Once fitted, the fitted model has access to both the original and the multi-tissue fractions. Here, we can easily compare them and illustrate where the differences at the interfaces are significant.
fractions_csf = NODDI_fit_hcp.fitted_parameters['partial_volume_0']
fractions_wm = NODDI_fit_hcp.fitted_parameters['partial_volume_1']
mt_fractions_csf = NODDI_fit_hcp.fitted_multi_tissue_fractions_normalized['partial_volume_0']
mt_fractions_wm = NODDI_fit_hcp.fitted_multi_tissue_fractions_normalized['partial_volume_1']
fig, axs = plt.subplots(2, 3, figsize=[15, 8])
axs = axs.ravel()
opts = {'origin': True, 'interpolation': 'nearest'}
im = axs[0].imshow(fractions_csf.squeeze().T, vmin=0, vmax=1, **opts)
fig.colorbar(im, ax=axs[0], shrink=0.7)
axs[0].set_title('f_csf no S0')
im = axs[1].imshow(mt_fractions_csf.squeeze().T, vmin=0, vmax=1, **opts)
fig.colorbar(im, ax=axs[1], shrink=0.7)
axs[1].set_title('f_csf with S0')
im = axs[2].imshow((mt_fractions_csf - fractions_csf).squeeze().T, **opts)
fig.colorbar(im, ax=axs[2], shrink=0.7)
axs[2].set_title('(f_csf with S0) - (f_csf no S0)')
im = axs[3].imshow(fractions_wm.squeeze().T,vmin=0, vmax=1, **opts)
fig.colorbar(im, ax=axs[3], shrink=0.7)
axs[3].set_title('f_wm no S0')
im = axs[4].imshow(mt_fractions_wm.squeeze().T, vmin=0, vmax=1, **opts)
fig.colorbar(im, ax=axs[4], shrink=0.7)
axs[4].set_title('f_wm with S0')
im = axs[5].imshow((mt_fractions_wm - fractions_wm).squeeze().T, **opts)

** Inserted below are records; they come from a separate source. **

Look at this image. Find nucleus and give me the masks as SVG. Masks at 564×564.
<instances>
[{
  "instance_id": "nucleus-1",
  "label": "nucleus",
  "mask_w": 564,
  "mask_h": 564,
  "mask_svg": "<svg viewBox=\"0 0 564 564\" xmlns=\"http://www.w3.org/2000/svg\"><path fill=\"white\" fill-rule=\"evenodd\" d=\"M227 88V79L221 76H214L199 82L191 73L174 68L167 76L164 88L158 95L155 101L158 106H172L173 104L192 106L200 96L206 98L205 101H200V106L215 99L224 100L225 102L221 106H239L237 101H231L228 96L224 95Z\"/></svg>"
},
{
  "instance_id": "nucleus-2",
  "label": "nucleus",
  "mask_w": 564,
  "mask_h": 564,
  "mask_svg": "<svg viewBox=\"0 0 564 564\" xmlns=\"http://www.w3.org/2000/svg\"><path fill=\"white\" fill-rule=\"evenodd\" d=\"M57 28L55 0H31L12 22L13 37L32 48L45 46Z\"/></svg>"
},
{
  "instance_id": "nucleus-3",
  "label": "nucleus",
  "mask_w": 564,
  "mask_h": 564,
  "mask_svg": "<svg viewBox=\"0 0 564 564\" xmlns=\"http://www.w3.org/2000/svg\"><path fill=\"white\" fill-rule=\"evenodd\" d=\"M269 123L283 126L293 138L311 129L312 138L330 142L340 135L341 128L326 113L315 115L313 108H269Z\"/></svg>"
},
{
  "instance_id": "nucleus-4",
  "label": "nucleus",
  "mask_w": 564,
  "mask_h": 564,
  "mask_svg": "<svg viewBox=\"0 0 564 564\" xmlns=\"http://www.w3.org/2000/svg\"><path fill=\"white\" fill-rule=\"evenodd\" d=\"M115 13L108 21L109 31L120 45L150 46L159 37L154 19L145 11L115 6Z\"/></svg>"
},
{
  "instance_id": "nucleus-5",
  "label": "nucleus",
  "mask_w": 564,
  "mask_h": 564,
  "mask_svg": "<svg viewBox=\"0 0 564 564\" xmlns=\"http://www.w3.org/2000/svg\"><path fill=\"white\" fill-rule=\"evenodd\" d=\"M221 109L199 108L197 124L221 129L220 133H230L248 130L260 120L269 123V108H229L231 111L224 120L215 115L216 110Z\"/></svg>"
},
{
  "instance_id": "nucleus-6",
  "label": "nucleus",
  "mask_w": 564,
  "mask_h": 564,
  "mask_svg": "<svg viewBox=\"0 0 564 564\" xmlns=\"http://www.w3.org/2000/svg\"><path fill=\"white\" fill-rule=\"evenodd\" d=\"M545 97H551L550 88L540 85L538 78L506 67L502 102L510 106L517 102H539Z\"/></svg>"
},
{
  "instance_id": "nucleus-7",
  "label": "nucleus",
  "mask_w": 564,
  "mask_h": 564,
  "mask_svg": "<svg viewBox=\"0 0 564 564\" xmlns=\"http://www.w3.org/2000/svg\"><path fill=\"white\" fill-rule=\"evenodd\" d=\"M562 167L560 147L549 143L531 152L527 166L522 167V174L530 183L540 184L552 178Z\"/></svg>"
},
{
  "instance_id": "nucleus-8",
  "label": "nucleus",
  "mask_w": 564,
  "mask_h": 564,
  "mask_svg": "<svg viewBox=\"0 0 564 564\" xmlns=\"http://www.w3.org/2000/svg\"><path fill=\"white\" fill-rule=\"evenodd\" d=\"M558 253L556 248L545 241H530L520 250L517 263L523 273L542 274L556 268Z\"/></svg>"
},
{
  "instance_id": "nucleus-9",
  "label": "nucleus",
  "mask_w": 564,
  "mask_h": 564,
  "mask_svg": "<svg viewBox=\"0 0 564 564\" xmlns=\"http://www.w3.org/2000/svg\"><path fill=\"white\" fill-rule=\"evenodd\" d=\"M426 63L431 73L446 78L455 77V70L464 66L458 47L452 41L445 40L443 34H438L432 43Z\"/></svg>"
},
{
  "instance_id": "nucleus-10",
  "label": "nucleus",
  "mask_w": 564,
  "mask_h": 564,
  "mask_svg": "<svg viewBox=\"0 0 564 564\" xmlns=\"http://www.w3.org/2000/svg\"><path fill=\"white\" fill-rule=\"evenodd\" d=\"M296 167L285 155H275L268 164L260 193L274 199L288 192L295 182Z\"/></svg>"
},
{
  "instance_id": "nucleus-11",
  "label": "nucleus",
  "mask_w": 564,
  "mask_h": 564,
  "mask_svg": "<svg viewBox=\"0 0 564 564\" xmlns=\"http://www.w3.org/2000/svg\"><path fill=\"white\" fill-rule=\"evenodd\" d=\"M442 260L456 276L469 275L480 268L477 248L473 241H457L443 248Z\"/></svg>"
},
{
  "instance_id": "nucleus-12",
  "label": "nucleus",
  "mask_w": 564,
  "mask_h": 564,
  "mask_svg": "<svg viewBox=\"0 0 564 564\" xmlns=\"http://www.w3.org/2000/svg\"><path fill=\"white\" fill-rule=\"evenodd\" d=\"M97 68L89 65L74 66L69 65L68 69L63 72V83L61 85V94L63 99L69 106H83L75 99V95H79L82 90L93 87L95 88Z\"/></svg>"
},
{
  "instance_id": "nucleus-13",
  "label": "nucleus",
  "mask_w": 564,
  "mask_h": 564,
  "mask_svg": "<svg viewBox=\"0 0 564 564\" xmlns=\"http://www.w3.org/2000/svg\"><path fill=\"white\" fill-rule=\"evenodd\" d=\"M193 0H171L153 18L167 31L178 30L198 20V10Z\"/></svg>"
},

fig.colorbar(im, ax=axs[5], shrink=0.7)
axs[5].set_title('(f_wm with S0) - (f_wm no S0)')
for ax in axs:
ax.set_axis_off()
As you can see, including the estimated $S_0$ responses for CSF and WM for the corresponding models makes a significant difference in the estimated volume fractions. In fact, by including an estimate of the S0 response, we are in earnest estimated a volume fraction giving a certain signal contribution, rather than just the signal fraction contribution.
As the CSF $S_0$ response is about 3x higher than that of WM, that means that the same volume of CSF tissue produces 3x more signal to the $b_0$ than the same volume of WM. By (approximately) correcting for this bias, we can see that at the interfaces between CSF and WM, the actual volume fraction can be more than 0.3 higher than estimated without the $S_0$ response. In practice, this means that the white matter bundles such as the corpus callosum grow a little more into the CSF volume, making them bigger.
In conclusion, any MC-model that models tissues with different $S_0$ responses should include an estimate of the values -- if possible. Otherwise, the estimated volume fractions will always be biased in the direction of the difference of the tissues' $S_0$ responses.